● PASSAGE TO READ:
+---+
The study aims also to carry out a comparative analysis of heavy metals at different sediments depth for each site, and even a comparison between the different depths in the same site that has not been addressed in the previous studies. The difference between repetitions made for the same sample (duplicate) was measured.

On the other hand, the results will help evaluating, for the first time in Lebanon, the influence of the size fraction to determine the most appropriate fraction containing the highest concentration of metals.

According to the concentration of heavy metals found in sediments in each region, we would be able to compare the degree of contamination before and after the 2006 conflict and then identify which of the two regions was more influenced by pollution.

2. Methodology

2.1. Sampling

The samples were selected from sediments cored from the two sites (Figure 1):

Site 1: Beirut (Ramlet el Bayda)

Site 2: Batroun (Selaata region)

In order to assess the detailed concentration of pollution, three stations were selected in each site. They diverse by the depth of sediment (Table 1).

Samples were taken by carrots, made of plastic material to avoid contamination, with 40cm length and 10cm diameter, these carrots were previously washed with HCL and HNO_3.

From each station, a spacing of 2 levies distant from each other by 30cm was done. The quantity of sediment samples was different from one place to another because of the granulometric so we had different amounts of sediment in the carrot (Figures 2 and 3).

2.2. Laboratory Analysis

1) Sampling equipments used in the field or the laboratory were maintained in safe condition and clean and had no trace of corrosion. They were handled and stored with the necessary precautions to avoid any aspect of contamination. All glassware used were previously soaked in 5% HCl, then 5% HNO₃ for 24 hours each, and then rinsed with double deionized water. All bottles used for transport and storage of samples were of polyethylene and cap perfectly sealed.
+---+
● WHAT NEEDS TO BE DONE: Quote the passage on heavy metals in sediments, beginning at the words "In order to" and stopping after "HCL and HNO_3.".

Saved entries:
+---+
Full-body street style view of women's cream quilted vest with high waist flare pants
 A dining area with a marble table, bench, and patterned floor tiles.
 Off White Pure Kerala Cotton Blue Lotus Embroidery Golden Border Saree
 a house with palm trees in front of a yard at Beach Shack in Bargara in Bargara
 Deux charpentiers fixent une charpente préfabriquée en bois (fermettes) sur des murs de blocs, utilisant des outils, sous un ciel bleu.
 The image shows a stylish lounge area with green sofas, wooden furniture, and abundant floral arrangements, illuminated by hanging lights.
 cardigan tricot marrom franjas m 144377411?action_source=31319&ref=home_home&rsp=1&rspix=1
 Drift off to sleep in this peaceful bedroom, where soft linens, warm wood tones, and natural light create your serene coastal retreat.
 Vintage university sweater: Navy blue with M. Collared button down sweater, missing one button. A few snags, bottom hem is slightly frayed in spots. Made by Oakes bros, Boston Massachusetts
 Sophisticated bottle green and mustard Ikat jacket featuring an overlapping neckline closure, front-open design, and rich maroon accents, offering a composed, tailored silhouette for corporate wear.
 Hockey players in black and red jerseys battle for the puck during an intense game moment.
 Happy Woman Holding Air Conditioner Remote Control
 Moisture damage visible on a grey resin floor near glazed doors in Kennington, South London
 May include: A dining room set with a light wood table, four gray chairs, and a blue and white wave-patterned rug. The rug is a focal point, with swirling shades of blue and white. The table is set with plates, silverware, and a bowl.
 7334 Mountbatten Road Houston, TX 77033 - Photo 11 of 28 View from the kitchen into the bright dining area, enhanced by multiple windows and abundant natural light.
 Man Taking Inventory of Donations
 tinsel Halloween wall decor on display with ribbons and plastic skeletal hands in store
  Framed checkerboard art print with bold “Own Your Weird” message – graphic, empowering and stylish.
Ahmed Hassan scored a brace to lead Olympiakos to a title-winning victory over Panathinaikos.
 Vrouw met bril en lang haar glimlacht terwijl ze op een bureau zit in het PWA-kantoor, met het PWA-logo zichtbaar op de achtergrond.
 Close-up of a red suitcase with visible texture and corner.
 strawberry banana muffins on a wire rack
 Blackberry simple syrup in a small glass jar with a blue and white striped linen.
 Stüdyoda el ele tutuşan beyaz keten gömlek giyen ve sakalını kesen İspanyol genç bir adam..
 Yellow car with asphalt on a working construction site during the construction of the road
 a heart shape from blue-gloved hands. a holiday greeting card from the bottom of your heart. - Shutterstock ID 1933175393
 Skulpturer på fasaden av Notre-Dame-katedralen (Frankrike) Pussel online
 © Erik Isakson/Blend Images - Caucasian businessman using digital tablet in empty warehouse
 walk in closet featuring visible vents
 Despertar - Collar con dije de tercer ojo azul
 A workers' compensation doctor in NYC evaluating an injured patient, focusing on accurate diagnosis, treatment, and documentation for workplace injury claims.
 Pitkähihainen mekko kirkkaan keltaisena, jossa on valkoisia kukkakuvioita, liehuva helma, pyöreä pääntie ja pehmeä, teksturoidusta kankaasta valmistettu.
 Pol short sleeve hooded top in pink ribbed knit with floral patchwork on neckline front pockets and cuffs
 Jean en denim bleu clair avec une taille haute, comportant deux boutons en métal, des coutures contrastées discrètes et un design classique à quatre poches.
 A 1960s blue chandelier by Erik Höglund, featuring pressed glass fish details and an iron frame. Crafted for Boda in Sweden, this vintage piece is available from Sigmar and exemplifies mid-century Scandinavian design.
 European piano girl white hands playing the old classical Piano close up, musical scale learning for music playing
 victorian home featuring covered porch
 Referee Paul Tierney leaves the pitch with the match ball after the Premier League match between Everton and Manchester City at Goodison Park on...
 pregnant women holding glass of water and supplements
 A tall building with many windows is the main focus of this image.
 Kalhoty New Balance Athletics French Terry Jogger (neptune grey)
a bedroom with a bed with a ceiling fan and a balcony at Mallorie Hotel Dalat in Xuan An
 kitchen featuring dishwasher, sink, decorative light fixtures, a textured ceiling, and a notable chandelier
+---+
● RESPONSE TO THE TASK:
In order to assess the detailed concentration of pollution, three stations were selected in each site. They diverse by the depth of sediment (Table 1).

Samples were taken by carrots, made of plastic material to avoid contamination, with 40cm length and 10cm diameter, these carrots were previously washed with HCL and HNO_3.